投入は、まず豆テンヤを前方に投げ入れ、続いて中オモリ、鋳込み天びんを手前から沈める。船長が水面からのタナを指示する場合は、道糸を見て正確にタナを取る。大原地区のように、底まで鋳込み天びんを沈めてタナを取る場合は、底ダチ後ハリス分+α道糸を巻き上げてタナ取りする。
タナが決まったら次にシャクリ動作に入るが、シャクリにはいくつかの目的がある。
●エビを躍らせて魚にアピールする
●糸の弛みを取って道糸を張った状態にする
●テンヤが底を引きずっていないかどうか確認する
竿先を下げた状態からシャクリ上げて、素早く元の位置に戻してアタリを待つ。待ち時間は10〜30秒で、この間にアタリが出たら鋭くアワセを入れる。タイの口は硬いので、しっかりとアワセを入れる事。魚が大きい場合は、特に最初のアワセの後、テンションを感じたら二度目のアワセを入れて確実にハリを貫く動作をすること。
ここで直ぐに巻き上げたいところだが、魚の食ったタナを道糸で確認してから巻き上げに入る事。それができればベテランの証。次の投入で底からタナを取ったり探ったりする必要が無いし、同じタナで魚が直ぐに食ってくる確率は非常に高いからだ。

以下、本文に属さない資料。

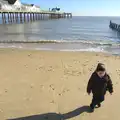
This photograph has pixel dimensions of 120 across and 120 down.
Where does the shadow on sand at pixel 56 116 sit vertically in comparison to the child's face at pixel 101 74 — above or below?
below

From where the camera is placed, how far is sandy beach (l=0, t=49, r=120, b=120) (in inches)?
213

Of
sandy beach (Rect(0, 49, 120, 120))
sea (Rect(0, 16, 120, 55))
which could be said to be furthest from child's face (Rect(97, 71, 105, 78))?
sea (Rect(0, 16, 120, 55))

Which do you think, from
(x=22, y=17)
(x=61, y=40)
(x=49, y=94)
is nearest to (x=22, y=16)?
(x=22, y=17)

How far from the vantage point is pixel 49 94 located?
21.4 ft

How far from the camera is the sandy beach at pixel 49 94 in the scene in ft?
17.7

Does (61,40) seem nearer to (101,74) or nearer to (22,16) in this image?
(101,74)

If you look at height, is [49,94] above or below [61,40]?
above

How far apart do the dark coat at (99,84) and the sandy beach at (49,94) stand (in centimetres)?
48

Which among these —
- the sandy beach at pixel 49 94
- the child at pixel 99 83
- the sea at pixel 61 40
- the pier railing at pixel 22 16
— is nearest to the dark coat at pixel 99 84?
the child at pixel 99 83

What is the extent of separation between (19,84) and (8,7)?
186ft

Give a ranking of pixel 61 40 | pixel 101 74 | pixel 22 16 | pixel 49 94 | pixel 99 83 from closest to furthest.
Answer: pixel 101 74, pixel 99 83, pixel 49 94, pixel 61 40, pixel 22 16

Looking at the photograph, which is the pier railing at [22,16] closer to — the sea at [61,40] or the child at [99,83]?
the sea at [61,40]

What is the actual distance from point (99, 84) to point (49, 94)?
1.66 meters

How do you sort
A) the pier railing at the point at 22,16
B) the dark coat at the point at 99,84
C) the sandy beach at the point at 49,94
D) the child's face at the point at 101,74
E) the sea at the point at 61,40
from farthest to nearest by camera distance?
the pier railing at the point at 22,16, the sea at the point at 61,40, the sandy beach at the point at 49,94, the dark coat at the point at 99,84, the child's face at the point at 101,74
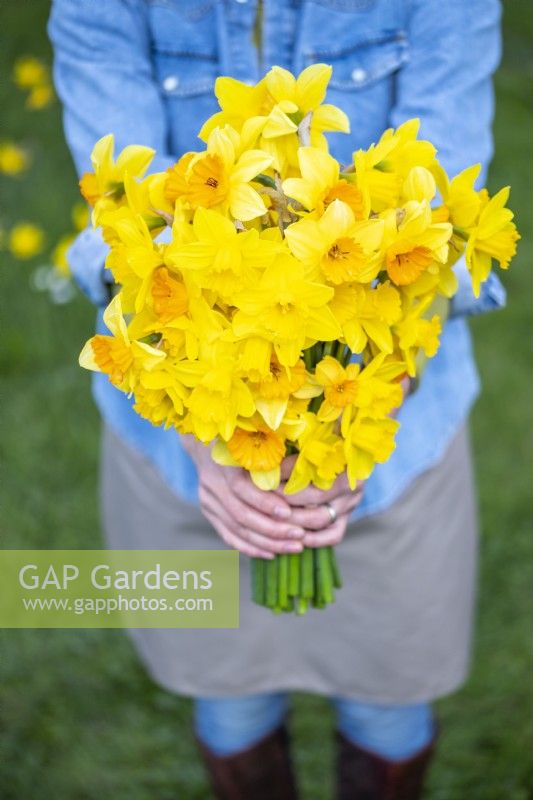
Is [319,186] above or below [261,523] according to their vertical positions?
above

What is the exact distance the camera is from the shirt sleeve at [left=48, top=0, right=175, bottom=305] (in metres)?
1.11

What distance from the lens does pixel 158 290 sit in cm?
81

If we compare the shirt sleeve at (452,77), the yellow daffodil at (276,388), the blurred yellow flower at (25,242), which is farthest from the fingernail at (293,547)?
the blurred yellow flower at (25,242)

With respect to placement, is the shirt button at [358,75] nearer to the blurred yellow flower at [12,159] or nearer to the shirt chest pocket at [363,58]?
the shirt chest pocket at [363,58]

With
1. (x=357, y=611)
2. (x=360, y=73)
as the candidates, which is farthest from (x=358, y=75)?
(x=357, y=611)

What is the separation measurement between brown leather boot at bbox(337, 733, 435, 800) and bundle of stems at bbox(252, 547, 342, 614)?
1.58 ft

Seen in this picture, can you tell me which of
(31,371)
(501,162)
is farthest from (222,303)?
(501,162)

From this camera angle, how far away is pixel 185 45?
1.14 meters

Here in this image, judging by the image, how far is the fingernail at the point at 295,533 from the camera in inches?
40.6

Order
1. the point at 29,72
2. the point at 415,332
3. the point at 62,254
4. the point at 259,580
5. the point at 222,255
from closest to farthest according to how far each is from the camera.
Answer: the point at 222,255 < the point at 415,332 < the point at 259,580 < the point at 62,254 < the point at 29,72

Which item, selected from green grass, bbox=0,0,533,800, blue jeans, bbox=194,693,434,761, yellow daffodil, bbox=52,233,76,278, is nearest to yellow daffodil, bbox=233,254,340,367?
blue jeans, bbox=194,693,434,761

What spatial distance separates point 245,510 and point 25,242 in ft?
6.78

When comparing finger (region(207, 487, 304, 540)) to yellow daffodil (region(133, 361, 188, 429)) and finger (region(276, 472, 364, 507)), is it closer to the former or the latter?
finger (region(276, 472, 364, 507))

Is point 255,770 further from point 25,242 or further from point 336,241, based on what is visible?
point 25,242
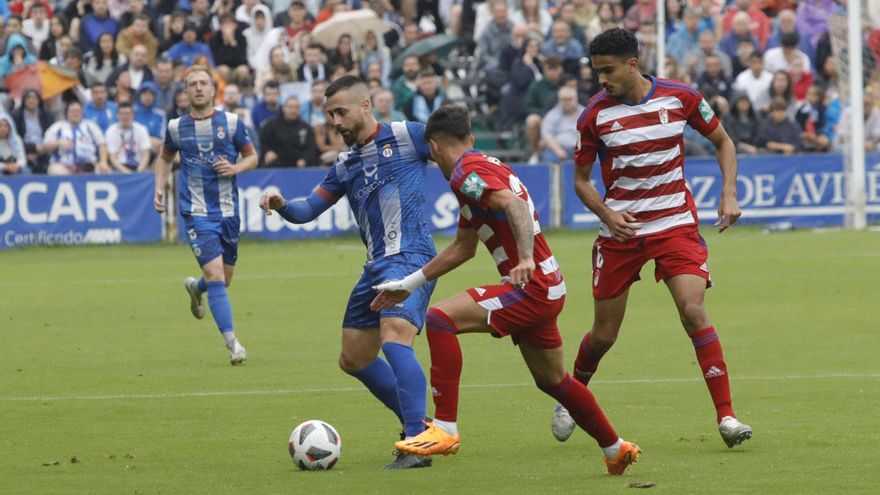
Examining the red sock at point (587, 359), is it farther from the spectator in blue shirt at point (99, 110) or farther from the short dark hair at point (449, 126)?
the spectator in blue shirt at point (99, 110)

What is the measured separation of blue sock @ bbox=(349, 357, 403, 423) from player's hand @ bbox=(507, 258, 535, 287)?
1520mm

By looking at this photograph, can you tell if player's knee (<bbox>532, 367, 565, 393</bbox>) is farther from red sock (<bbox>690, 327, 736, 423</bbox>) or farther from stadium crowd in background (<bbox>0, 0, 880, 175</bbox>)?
stadium crowd in background (<bbox>0, 0, 880, 175</bbox>)

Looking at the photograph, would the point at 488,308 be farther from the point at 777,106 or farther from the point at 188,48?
the point at 188,48

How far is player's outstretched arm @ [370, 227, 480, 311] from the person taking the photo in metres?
8.12

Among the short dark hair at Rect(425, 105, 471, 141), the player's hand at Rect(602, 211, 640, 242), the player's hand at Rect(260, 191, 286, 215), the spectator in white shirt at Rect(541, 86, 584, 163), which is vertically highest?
the short dark hair at Rect(425, 105, 471, 141)

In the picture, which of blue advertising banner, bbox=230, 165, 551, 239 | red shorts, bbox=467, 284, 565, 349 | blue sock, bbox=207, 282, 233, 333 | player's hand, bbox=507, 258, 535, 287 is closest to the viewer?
player's hand, bbox=507, 258, 535, 287

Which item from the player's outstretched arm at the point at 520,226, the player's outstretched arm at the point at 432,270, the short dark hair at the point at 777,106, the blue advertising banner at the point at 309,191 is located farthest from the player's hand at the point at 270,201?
the short dark hair at the point at 777,106

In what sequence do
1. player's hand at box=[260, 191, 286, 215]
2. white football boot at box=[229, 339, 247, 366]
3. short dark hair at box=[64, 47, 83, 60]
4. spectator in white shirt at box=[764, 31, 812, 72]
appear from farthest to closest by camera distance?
spectator in white shirt at box=[764, 31, 812, 72], short dark hair at box=[64, 47, 83, 60], white football boot at box=[229, 339, 247, 366], player's hand at box=[260, 191, 286, 215]

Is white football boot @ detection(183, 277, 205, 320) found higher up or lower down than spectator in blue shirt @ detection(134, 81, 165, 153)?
lower down

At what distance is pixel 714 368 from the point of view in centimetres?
901

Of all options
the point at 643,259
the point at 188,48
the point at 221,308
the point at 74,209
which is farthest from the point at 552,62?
the point at 643,259

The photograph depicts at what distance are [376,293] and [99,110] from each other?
18.3m

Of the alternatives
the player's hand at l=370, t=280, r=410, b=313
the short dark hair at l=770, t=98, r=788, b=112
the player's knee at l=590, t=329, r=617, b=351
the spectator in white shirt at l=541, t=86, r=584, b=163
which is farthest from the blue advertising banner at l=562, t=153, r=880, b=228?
the player's hand at l=370, t=280, r=410, b=313

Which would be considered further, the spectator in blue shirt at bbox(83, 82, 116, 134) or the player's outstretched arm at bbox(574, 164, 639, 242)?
the spectator in blue shirt at bbox(83, 82, 116, 134)
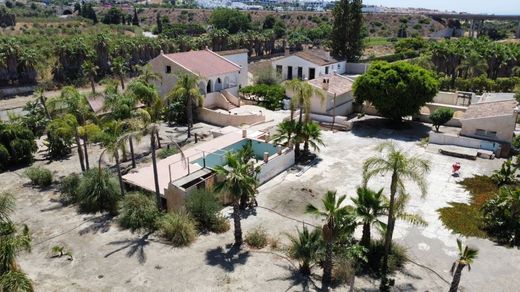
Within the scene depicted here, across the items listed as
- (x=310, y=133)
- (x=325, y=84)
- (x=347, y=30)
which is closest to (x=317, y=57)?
(x=347, y=30)

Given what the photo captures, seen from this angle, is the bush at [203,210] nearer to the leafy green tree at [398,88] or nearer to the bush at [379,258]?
the bush at [379,258]

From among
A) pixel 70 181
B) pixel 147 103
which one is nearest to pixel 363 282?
pixel 70 181

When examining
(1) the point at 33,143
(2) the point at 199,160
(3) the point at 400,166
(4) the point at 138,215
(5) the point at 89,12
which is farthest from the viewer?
(5) the point at 89,12

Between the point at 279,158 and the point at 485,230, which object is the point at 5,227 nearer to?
the point at 279,158

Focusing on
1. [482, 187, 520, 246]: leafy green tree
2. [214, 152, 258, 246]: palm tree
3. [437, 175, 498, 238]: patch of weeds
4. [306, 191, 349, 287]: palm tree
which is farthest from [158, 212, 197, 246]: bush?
[482, 187, 520, 246]: leafy green tree

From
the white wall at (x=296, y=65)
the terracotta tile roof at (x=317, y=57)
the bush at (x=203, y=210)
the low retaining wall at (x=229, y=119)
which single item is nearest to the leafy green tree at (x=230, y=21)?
the terracotta tile roof at (x=317, y=57)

あとは、よほど大型の場合を除いては、主導権を取り、魚の頭をこちらに向かせて巻き上げに入る。型が良く、ノサれた時はドラグを効かせて糸を出し、魚が弱るのを待つ。最後はハリスを手に取り、タモに魚が入るまで慎重に手繰り上げれば、海の王様(女王様)はあなたの物だ。